*Consigne 1:*
Pour chaque affirmation, indiquez par oui ou non si elle concorde avec le texte sur les lettres d’amour de 1822, et citez à l’identique les mots du texte qui tranchent : (a) le mariage est célébré le 12 octobre 1822 à l’église Saint-Sulpice ; (b) la lettre d’Adèle Foucher a été reçue un lundi ; (c) Victor Hugo est âgé de 22 ans lorsqu’il écrit à sa fiancée.
*Consigne 2:*
Reprenez le texte sur les lettres d’amour de 1822 à la suite de sa dernière phrase.

*Extrait de texte:*

******

Lettres d’amour échangées entre Victor Hugo et Adèle Foucher en 1822
Commémoration du bicentenaire de leur union le 16 octobre 2022 à la Maison Auguste Comte
Adèle Foucher, âgée de 18 ans, écrit à son fiancé Victor Hugo, âgé de 20 ans.
Leur mariage sera célébré le 12 octobre 1822 à Paris, dans la chapelle de la Vierge à l’église Saint-Sulpice.
N’EST-CE PAS, MON AMI, QUE NOUS SERONS HEUREUX ?
Adèle, prisonnière des carcans imposés aux jeunes filles en ce XIXe siècle très puritain, a accordé très rarement à son fiancé les baisers que l’ardent jeune homme lui réclamait. La bienséance qui lui imposait une certaine froideur apparente à l’égard du bien-aimé va cesser avec le mariage, se réjouit Adèle. Elle pourra montrer sans se cacher qu’elle aime son mari.
© Danièle Gasiglia-Laster
Vidéo avec un extrait de cette lettre interprétée par une membre de la Société des Amis de Victor Hugo.
Lettre reçue le vendredi 6 septembre 1822
« Cher ami, que tu me fais toujours de la peine ! Tu es bien cruel de me dire toujours la même chose ; mais j’ai été bien heureuse, hier soir, d’être près de toi et d’avoir ma main dans la tienne. Tu sais bien, mon ami, que tu es tout mon bonheur, toute ma joie, et qu’il est mal à toi de ne pas faire le mien.
Cher ami, dans un mois, n’est-ce pas, je serai ta femme aux yeux de tout le monde ; car tout cela m’ennuie bien de ne pas pouvoir montrer comme je t’aime. Oh oui ! car c’est bien dur d’avoir presque l’air de t’être étrangère lorsque je suis liée à toi par l’amour le plus grand.
Oh ! que nous aurons acheté notre bonheur ! N’est-ce pas, mon ami, que nous serons heureux ? »
Sélection de lettres entre Victor Hugo et Adèle Foucher en 1822
16e Festival Hugo et Egaux dédié à Victor Hugo et Romain Gary
Victor Hugo, âgé de 20 ans, écrit à sa fiancée Adèle Foucher, âgée de 18 ans.

******

Données extraites d’une collection:
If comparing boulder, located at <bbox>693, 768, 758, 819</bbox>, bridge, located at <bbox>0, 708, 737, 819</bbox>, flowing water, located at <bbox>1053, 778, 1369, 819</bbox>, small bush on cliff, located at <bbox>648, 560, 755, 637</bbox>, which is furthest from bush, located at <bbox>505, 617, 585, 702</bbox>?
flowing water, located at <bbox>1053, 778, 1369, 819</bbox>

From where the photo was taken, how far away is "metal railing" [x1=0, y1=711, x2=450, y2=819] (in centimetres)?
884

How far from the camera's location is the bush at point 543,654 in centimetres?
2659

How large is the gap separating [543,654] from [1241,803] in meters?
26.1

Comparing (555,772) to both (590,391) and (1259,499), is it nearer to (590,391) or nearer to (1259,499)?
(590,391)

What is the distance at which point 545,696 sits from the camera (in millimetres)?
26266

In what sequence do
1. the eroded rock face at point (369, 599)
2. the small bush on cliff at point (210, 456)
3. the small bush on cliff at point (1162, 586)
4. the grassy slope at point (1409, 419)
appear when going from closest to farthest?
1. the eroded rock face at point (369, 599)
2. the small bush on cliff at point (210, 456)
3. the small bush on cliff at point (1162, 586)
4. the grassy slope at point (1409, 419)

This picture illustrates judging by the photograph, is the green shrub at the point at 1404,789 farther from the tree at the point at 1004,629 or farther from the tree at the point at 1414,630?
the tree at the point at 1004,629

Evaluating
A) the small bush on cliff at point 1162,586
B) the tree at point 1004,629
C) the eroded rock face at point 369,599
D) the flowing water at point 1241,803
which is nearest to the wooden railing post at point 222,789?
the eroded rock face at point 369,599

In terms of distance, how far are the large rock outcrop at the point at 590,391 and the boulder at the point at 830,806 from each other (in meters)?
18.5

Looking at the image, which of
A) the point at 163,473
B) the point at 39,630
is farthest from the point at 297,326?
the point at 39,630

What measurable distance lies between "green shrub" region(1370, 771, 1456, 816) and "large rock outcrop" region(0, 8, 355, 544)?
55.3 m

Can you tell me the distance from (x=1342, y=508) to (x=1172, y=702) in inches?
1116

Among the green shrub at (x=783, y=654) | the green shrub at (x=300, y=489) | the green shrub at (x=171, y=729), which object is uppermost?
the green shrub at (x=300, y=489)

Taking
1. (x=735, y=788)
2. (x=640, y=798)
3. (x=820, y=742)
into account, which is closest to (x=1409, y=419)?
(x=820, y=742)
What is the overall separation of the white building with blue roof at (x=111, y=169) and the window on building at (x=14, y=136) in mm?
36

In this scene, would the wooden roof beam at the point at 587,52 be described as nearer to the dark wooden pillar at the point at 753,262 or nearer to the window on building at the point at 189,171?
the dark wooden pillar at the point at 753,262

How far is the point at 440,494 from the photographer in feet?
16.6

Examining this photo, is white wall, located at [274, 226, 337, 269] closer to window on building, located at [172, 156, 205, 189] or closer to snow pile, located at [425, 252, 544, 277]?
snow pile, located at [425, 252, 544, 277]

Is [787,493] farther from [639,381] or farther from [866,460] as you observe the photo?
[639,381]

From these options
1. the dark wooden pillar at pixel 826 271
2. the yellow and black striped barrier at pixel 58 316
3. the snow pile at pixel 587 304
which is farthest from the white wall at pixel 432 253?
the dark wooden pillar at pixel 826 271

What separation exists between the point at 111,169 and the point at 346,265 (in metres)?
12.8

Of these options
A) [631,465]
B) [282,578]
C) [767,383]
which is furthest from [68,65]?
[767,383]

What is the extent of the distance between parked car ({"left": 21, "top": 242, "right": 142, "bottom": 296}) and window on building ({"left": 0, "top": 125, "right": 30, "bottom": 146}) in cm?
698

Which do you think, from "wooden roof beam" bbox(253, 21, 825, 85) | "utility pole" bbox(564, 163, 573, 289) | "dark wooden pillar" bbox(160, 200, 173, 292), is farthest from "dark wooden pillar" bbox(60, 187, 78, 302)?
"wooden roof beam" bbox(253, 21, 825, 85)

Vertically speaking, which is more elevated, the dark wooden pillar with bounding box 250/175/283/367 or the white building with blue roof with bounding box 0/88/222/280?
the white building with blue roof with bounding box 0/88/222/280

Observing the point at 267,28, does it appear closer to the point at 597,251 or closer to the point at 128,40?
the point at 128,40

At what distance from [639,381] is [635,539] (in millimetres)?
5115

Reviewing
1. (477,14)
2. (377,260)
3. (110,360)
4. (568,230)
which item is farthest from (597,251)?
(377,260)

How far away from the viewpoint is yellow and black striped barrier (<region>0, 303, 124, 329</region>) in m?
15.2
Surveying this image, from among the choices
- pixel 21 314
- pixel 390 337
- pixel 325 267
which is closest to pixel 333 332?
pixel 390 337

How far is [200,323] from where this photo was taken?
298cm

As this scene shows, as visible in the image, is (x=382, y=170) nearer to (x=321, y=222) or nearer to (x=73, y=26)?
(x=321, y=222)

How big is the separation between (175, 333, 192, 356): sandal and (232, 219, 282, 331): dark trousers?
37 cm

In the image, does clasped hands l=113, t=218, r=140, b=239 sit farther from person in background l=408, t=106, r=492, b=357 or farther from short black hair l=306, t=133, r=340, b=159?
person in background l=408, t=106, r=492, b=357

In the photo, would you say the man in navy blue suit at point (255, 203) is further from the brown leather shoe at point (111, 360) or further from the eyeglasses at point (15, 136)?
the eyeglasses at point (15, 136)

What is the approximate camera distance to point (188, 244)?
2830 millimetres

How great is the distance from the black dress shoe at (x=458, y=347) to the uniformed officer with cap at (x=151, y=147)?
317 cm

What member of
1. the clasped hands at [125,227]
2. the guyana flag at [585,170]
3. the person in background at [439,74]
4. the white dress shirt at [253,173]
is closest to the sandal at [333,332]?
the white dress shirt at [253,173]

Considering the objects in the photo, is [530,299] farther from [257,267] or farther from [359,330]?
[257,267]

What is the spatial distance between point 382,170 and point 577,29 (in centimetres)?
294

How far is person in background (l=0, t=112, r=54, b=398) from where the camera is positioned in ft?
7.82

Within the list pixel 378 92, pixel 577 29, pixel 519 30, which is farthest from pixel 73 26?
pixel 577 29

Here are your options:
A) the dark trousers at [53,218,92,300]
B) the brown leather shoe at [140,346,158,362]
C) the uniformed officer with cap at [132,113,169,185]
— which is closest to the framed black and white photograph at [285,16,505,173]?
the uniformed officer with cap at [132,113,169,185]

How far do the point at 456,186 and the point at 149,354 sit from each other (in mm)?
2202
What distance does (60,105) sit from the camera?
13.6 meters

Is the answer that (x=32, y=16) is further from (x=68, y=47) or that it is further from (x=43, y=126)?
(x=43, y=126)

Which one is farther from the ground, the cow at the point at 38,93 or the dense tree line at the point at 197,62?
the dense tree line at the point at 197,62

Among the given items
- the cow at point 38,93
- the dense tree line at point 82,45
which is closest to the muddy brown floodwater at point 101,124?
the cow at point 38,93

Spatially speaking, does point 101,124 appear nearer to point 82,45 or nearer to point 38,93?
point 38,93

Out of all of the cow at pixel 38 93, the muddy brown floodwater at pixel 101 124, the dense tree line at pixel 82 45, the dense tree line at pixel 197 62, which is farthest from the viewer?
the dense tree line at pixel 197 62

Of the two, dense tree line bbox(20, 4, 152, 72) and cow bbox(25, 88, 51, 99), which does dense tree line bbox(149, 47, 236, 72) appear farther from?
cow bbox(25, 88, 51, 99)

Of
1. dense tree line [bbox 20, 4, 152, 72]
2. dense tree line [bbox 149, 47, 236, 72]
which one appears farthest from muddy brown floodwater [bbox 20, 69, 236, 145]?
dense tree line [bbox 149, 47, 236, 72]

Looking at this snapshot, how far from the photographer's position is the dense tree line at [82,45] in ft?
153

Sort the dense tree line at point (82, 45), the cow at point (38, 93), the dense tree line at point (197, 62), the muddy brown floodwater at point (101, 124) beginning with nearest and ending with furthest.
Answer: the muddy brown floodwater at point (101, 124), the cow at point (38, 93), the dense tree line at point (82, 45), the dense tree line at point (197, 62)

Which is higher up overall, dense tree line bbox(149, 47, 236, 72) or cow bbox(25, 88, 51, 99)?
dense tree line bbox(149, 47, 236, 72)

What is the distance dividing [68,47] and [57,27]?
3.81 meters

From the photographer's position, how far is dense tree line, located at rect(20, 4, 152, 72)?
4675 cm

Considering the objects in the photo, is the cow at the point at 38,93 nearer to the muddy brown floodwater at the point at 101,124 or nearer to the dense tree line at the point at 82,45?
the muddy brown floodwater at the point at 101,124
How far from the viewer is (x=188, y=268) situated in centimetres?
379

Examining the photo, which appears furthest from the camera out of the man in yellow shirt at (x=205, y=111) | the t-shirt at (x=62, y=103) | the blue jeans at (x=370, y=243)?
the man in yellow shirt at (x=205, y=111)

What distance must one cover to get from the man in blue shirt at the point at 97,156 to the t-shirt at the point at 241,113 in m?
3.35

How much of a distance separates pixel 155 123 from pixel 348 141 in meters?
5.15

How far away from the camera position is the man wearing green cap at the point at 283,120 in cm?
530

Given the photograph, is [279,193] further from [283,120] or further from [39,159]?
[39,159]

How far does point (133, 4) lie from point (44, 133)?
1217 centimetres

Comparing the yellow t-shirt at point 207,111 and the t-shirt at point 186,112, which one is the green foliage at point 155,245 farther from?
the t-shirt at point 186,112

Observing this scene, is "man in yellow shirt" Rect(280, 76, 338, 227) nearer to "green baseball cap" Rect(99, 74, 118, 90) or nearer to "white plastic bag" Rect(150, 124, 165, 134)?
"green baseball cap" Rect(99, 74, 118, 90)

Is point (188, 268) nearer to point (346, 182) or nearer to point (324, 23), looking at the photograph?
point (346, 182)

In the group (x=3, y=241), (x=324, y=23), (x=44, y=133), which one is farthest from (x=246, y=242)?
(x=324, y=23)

******

*Réponse attendue 1:*
(a) Oui : « Leur mariage sera célébré le 12 octobre 1822 à Paris, dans la chapelle de la Vierge à l’église Saint-Sulpice. »
(b) Non : « Lettre reçue le vendredi 6 septembre 1822 »
(c) Non : « Victor Hugo, âgé de 20 ans, écrit à sa fiancée Adèle Foucher, âgée de 18 ans. »

*Réponse attendue 2:*
Leur mariage sera célébré le 12 octobre 1822 à Paris, dans la chapelle de la Vierge à l’église Saint-Sulpice.
IL EST BIEN TEMPS QUE JE SOIS HEUREUX
Le jeune Victor Hugo, encore royaliste en 1822 – ses Odes en témoignent -, s’est vu octroyer une pension du roi Louis XVIII de 1000 F. On lui avait parlé de 1200 F mais la pension a été réduite. On lui a cependant laissé espérer une autre pension, du ministère de l’Intérieur. Le couple ne vivra pas dans l’opulence mais Victor aura tout de même, s’il ajoute à cette pension déjà acquise, quelques droits d’auteur, de quoi faire vivre sa jeune épouse. Les obstacles semblent levés et les jeunes amoureux peuvent se préparer à un mariage heureux et serein.
© Danièle Gasiglia-Laster
Vidéo avec un extrait de cette lettre interprétée par Pierre-François Lamiraud.
« Mercredi, deux heures après-midi [4 septembre 1822].
« Que je me repose un instant avec toi, mon Adèle ! J’ai été ce matin à Passy et je reviens travailler. C’est en ce moment-ci même que je devais être près de toi, du moins qu’il te soit consacré.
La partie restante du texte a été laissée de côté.